Le litige tranché en février 2014 était né en Suède. Il opposait des journalistes à un site qui avait publié des liens vers leurs articles. Selon ces auteurs, le site devait les indemniser pour ces liens. Pourquoi ? Car l’article 3 de la directive sur le droit d’auteur et les droits voisins de 2001 donne aux ayants droit le pouvoir exclusif d’interdire ou d’autoriser « toute communication au public de leurs œuvres ».
La CJUE a cependant répondu négativement à leurs vœux : fournir un lien vers des œuvres librement disponibles sur un autre site n’est « pas un acte de communication au public » et ce « faute de public nouveau » (voir nos explications plus en détail). Puisque le lien n’est pas une « communication au public », les conditions de l’article 3 ne sont pas réunies et le lien est en principe libre. En principe, car lorsqu’un site contourne par exemple des mots de passe protégeant l’accès à ces écrits, alors il y a bien « communication au public ». En effet, selon la CJUE, le public drainé par ce lien est « nouveau ». D’où l’exigence d’une autorisation et un monnayage possible.

--

## CONSIGNE 1:
Traduisez en anglais la phrase suivante du passage sur les liens et le droit d'auteur : « Il opposait des journalistes à un site qui avait publié des liens vers leurs articles. »
## CONSIGNE 2:
Dans le passage sur les liens et le droit d'auteur, reformulez sous forme de liste le paragraphe commençant par « La CJUE a cependant répondu négativement », en conservant ses faits essentiels.
## CONSIGNE 3:
Poursuivez le passage sur les liens et le droit d'auteur à partir de sa dernière phrase.

--

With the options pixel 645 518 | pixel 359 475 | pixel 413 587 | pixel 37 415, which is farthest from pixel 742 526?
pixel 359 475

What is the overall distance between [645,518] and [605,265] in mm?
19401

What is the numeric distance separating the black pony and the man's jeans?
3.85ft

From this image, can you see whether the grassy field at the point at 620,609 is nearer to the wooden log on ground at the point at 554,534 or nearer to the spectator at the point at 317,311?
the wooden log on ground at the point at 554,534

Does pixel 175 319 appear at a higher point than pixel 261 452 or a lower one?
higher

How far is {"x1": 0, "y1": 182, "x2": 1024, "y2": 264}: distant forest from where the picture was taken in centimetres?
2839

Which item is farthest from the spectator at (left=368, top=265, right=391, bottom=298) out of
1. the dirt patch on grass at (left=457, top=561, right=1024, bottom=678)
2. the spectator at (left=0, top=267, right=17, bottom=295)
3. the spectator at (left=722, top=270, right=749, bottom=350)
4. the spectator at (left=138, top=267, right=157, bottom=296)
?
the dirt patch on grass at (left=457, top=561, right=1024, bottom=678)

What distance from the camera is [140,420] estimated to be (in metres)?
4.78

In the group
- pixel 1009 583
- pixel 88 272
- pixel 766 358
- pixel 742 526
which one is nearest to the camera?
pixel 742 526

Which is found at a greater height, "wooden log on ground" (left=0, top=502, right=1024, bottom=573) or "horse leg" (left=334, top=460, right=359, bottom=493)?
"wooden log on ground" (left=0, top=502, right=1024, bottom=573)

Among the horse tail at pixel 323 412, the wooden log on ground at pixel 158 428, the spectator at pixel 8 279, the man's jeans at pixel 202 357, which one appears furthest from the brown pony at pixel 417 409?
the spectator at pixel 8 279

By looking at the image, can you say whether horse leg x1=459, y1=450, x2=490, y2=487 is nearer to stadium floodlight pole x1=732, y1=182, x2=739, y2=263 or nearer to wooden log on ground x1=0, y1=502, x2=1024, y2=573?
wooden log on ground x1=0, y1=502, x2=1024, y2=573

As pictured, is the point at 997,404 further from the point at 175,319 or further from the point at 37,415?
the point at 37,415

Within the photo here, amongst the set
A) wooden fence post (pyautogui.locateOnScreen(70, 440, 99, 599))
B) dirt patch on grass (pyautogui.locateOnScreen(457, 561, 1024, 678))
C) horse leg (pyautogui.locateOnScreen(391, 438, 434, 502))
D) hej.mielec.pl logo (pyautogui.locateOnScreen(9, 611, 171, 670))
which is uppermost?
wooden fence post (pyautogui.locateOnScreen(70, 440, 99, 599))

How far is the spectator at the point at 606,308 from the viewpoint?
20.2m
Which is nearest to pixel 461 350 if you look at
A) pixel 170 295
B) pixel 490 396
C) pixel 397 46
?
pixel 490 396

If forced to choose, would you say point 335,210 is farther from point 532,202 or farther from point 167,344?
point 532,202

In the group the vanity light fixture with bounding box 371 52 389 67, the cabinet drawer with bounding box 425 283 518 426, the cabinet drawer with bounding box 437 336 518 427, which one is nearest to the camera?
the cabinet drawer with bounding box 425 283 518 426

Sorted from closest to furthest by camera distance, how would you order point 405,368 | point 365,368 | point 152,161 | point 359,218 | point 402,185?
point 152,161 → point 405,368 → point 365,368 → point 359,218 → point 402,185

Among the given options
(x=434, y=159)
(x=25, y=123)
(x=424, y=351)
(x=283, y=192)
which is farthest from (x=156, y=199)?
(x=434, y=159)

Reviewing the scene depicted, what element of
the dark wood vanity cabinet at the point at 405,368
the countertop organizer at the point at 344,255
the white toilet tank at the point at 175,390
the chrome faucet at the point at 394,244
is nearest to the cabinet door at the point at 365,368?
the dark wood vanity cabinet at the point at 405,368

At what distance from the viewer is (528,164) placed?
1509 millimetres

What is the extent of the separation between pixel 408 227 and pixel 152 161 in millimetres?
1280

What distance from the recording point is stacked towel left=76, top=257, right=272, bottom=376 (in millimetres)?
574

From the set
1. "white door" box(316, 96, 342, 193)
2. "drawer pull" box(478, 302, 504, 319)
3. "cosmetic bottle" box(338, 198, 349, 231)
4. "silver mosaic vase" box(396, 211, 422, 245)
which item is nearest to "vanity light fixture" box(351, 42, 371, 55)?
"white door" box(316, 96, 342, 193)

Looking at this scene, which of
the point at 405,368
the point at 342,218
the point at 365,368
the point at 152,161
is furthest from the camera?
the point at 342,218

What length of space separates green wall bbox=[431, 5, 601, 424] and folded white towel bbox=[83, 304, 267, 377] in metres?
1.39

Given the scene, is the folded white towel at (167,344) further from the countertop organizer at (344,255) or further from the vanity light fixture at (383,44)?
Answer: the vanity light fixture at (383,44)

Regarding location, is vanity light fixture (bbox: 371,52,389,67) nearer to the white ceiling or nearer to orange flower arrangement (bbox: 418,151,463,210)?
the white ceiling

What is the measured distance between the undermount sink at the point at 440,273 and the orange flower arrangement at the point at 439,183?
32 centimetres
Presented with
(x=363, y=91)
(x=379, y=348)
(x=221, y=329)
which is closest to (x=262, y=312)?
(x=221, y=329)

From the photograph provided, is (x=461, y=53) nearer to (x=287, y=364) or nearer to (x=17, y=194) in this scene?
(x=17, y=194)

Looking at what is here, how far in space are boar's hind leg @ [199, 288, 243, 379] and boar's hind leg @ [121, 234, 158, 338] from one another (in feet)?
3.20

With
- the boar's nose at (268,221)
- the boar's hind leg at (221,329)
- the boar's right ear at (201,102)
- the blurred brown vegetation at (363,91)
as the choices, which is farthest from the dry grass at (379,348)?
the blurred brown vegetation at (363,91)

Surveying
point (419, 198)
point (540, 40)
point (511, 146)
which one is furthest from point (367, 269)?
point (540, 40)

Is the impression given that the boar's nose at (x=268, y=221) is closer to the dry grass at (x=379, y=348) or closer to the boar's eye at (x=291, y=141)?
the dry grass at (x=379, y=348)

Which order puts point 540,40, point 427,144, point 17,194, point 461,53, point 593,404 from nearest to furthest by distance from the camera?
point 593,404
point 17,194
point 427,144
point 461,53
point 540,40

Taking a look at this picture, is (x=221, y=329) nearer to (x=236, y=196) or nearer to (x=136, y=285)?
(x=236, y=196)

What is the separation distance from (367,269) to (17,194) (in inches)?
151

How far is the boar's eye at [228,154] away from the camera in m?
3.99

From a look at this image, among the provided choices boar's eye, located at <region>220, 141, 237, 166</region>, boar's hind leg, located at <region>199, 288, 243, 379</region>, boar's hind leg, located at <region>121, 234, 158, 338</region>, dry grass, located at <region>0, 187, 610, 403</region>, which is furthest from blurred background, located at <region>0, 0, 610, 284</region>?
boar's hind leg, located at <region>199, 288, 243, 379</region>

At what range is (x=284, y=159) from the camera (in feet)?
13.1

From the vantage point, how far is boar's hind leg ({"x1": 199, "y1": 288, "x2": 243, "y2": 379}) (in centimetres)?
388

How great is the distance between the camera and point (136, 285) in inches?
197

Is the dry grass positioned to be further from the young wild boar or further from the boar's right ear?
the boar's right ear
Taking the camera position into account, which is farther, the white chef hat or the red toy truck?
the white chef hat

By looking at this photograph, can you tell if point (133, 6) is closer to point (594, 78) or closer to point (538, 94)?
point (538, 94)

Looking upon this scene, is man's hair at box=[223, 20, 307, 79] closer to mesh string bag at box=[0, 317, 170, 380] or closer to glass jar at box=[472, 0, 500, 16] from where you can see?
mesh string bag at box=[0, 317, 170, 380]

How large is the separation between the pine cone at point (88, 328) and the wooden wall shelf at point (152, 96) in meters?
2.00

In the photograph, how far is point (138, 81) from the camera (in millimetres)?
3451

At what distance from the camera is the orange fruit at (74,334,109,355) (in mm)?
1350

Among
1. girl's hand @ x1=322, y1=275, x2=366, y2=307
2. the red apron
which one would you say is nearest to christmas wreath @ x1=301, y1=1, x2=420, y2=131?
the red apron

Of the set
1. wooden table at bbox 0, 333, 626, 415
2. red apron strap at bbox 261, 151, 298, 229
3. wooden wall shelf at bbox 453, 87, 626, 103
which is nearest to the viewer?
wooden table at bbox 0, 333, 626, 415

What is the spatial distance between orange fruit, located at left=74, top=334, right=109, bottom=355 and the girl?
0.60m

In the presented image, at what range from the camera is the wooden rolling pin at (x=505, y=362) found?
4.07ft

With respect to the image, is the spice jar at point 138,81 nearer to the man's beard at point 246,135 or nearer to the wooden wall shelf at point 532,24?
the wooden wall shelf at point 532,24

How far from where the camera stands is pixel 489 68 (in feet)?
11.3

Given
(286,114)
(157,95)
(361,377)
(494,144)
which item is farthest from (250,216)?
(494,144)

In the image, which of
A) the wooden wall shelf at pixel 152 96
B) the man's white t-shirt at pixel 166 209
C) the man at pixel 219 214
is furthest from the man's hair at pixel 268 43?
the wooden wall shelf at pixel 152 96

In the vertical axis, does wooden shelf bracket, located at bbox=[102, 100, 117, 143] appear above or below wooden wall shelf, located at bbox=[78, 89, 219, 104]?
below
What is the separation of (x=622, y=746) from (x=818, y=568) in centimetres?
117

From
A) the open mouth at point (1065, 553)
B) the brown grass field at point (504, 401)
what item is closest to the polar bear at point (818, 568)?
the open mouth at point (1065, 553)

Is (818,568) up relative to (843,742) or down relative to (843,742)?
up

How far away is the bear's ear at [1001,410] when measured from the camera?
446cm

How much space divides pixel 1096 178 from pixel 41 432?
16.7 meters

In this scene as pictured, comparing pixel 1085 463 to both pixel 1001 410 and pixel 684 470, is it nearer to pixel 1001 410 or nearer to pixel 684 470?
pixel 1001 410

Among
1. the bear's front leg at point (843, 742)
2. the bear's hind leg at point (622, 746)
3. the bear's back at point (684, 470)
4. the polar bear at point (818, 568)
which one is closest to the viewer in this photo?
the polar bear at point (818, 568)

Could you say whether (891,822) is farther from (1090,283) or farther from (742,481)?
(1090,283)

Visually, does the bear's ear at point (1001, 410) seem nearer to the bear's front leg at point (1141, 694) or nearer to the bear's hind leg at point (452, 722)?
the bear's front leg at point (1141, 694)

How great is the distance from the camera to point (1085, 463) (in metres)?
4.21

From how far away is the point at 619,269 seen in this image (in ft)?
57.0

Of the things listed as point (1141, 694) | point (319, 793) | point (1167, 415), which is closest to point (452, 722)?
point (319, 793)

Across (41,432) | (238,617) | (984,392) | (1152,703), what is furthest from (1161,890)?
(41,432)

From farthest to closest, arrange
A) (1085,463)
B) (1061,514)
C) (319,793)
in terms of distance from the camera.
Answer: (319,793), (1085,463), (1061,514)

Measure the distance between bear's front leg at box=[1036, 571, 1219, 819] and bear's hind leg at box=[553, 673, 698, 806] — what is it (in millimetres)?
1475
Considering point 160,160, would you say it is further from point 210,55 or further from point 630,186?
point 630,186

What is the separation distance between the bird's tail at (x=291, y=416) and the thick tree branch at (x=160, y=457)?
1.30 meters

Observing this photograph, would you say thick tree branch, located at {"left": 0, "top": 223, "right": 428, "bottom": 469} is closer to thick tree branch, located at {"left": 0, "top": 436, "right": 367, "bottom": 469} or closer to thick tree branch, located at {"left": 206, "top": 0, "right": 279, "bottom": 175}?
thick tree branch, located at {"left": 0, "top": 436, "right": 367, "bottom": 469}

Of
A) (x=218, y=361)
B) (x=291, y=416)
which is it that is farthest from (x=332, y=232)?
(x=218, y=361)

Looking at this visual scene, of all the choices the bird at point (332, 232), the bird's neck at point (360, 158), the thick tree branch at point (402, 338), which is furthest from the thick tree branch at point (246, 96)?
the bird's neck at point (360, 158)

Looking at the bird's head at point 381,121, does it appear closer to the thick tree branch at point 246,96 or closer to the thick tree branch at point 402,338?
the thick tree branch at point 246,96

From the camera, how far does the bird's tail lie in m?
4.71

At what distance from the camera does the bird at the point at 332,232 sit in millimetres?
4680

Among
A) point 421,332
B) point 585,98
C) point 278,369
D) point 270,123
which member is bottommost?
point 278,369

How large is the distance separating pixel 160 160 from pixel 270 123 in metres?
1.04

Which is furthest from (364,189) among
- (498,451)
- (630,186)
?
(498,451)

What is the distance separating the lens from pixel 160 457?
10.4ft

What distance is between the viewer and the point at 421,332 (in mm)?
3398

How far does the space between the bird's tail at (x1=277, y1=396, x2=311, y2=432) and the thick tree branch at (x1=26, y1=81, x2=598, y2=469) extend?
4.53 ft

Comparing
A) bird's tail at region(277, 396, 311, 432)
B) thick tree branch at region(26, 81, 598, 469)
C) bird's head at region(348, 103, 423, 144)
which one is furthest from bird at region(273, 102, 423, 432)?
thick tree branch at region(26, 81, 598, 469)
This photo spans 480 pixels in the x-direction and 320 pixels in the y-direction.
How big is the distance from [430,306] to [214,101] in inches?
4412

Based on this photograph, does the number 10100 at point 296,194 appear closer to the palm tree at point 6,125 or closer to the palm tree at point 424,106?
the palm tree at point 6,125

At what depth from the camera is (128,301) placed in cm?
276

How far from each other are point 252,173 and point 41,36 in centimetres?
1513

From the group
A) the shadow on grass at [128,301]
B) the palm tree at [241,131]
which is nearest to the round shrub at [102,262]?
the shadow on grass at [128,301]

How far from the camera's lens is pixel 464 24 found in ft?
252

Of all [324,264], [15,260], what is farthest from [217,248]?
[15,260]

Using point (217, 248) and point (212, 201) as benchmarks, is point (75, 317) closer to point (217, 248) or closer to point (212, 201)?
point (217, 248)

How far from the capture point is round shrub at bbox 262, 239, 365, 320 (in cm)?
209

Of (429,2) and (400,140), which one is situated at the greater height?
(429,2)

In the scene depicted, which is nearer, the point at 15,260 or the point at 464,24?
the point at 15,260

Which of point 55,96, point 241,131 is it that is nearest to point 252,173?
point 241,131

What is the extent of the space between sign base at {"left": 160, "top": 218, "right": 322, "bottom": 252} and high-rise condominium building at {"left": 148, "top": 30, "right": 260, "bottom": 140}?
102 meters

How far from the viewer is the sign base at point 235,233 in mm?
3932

--

## RÉPONSE ATTENDUE 1:
It pitted journalists against a website that had published links to their articles.

## RÉPONSE ATTENDUE 2:
- La CJUE a rejeté la demande des journalistes.
- Fournir un lien vers des œuvres librement disponibles sur un autre site n'est pas un acte de communication au public, faute de public nouveau.
- Les conditions de l'article 3 n'étant pas réunies, le lien est en principe libre.
- Exception : lorsqu'un site contourne, par exemple, des mots de passe protégeant l'accès à ces écrits, il y a communication au public, car le public drainé par le lien est nouveau.
- Une autorisation est alors exigée, et un monnayage devient possible.

## RÉPONSE ATTENDUE 3:
Des réactions contrastées
Cet arrêt « Nil Svensson » du 13 février 2014 a suscité des réactions contrastées. Le juriste Calimaq, membre de la Quadrature du net, considère ainsi que si avec cette décision « la liberté de faire des liens hypertextes sort renforcée (…), il n’est pas certain qu’à plus long terme, le fait d’avoir soumis les hyperliens aux principes du droit d’auteur soit une bonne chose (…) Ce qui est le plus inquiétant dans cette décision Svensson, c’est de voir l’un des dispositifs les plus essentiels au fonctionnement du Web basculer sous l’emprise du droit d’auteur, alors que jusqu’à présent il était resté dans une "zone grise" de non-régulation relative. »
Françoise Castex, eurodéputée, jugera quant à elle que cet arrêt a « une portée en fait limitée. Il n’est toujours pas légal de faire un lien vers une œuvre qu’un auteur n’a pas voulu diffuser librement sur Internet ou ne veut plus rendre accessible librement ». Et l’eurodéputée de se demander : « comment la Cour peut-elle avancer, sans le justifier et sans conclusions d’un avocat général pour le dire, que le public auquel le lien était destiné était le même que celui de la publication initiale ? ».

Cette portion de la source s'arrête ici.